Le soleil n'est encore qu'un songe qui fera monter le rose au front des dunes bien plus tard.
La voiture se dandine lentement sur le tapis ondulé de la piste, attentive, prudente, timide, coupable de troubler le silence bleuté. Trois guépards alanguis autour d'un buisson frais se lèvent nonchalamment, sans crainte, paresseusement. Leur mouvement élégant figure une corolle dont les pétales orangés s'écartent doucement du cœur végétal assoupi. Ils s'offrent un court instant à portée de nos filets voleurs de souvenirs puis fondent en diagonal dans la savane. Ai-je rêvé, quelques minutes? Le soleil ne me croira pas quand je lui raconterai qu'ils étaient là...
Il a grandi trop vite et ses jambes sont disproportionnées, trop longues, trop fines. Il semble trop étroit, cet escogriffe légèrement enivré, à la démarche sautillante et rarement rectiligne. Ses traces sur la piste sableuse divaguent, ignorant la monotone ligne droite, l'ennuyeuse efficacité du plus court chemin. Craintif, espiègle, amical, jamais agressif, l'intelligence et la ruse fusent de ses yeux. Il sait agacer les lions, comme un moustique une nuit chaude d'été. Il tournicote sans répit autour d'eux quand ils dévorent une proie, attendant que la lassitude l'emporte, et qu'ils lui abandonnent de beaux restes dont il fera bombance... lorsque le soleil a complètement fondu dans le chaudron surchauffé du Kalahari, il contemple la nuit prometteuse qui semble glisser jusqu'à lui, sur les vents de poussière sèche qui pique les yeux, irrite les nez, grimpe au ciel dans de longs tourbillons noirs...
Il est le petit prince du Kalahari (le chacal).

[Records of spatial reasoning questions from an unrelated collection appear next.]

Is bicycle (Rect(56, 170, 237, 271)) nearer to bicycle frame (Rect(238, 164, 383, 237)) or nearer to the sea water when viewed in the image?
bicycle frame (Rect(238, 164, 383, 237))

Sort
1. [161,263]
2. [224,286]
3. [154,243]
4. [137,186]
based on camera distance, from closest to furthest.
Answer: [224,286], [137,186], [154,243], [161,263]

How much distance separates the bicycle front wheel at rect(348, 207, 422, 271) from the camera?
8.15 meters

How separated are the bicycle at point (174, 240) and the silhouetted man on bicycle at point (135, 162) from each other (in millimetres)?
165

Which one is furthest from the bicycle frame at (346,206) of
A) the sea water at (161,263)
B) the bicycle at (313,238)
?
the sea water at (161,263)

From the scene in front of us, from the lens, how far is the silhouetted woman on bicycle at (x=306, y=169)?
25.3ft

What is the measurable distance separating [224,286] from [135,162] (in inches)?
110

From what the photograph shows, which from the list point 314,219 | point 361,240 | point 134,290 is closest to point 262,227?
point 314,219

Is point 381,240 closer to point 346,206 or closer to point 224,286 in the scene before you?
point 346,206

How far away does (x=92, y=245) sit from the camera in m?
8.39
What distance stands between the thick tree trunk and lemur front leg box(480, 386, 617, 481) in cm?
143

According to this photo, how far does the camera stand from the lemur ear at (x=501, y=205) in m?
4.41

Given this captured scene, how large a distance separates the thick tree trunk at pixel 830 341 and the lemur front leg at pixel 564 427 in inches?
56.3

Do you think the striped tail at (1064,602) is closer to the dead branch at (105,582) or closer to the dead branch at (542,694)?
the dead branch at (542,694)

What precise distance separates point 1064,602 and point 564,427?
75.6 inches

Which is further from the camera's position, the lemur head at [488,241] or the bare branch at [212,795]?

Matin. 8 heures ont sonné, vibré,trébuché sur les nids-de-poules de la piste, et dans ma tête. Le soleil mord déjà la peau pâlichonne du touriste que je suis, et même celles tannées des lions! Et ils sont là, les lions! Au bar, à sécher un godet après une nuit à hurler au loup, troublant mon sommeil déjà compliqué par le lit de camps instable, son armature métallique qui blesse, le duvet qui s’entortille autour de mes révolutions ronchonnantes.
Le vieux véhicule sympa déroule une longue traîne d’ombre à l’opposé des rayons jaunes acérés. Avec un naturel déconcertant mes compagnons de la chanson noctambules s’y affalent les uns après les autres, le ventre arrondi par la liqueur longuement lapée qui, à la fin, trompe leur faim.
Ça se prélasse, ça se détend les patounes, ça éternue un brin, çà se libère d’un pipi qui déforme le sable sous la pression du jet, à faire croire à l’insectologue novice qu’une curieuse bête a foré là son abri du jour.
Mais la nature tient à ses équilibres et, conséquence implacable, plus le soleil monte, plus la zone d’ombre se contracte. Les lions doivent régulièrement adapter leur architecture féline et se rencogner les uns contre les autres. «On» en arrive progressivement à se chevaucher, plaqué contre la voiture qui n’offre désormais plus qu’une mince aire de vague fraîcheur. On finit par vouloir carrément se glisser sous la caisse, en piétinant sans embarras les frangins et frangines, pour s’agglutiner en un tas brun-gris difforme, comme celui que formerait des miettes poussiéreuses de pain séché qu'une soubrette indolente aurait choisi de cacher sous le tapis du buffet à ustensiles. Là (et las), on finit par s’assoupir en vrai, et à courir après un springbok en rêve, comme en témoignent les coups de jarrets délivrés à l’horizontal, dans le vide, pour du beurre. Au moment où on finit par le choper, ce casse-croûte zigzagant, alors qu’on stoppe enfin la course, qu’on relève la tête pour savourer son triomphe et reprendre son souffle, la réalité, encore galopante, nous rattrape par le truchement de la barre de transmission qui nous assène un bon coup sonore sur le crane. Aie!
Moi dans le 4x4, jusqu'ici relaxe, Je décide de mettre le moteur en marche pour éloigner un peu ces canailles, craignant que le «blong» entendu ne soit plutôt, finalement, un pneu éclatant sous un coup de croc espiègle qu'un crane désormais bosselé! Je les connais, ces chatons! Ca les gondole de mordiller le caoutchouc, mais moi je ne m’imagine pas changer une roue, voire plusieurs, sous 45 degrés et leur regard goguenard!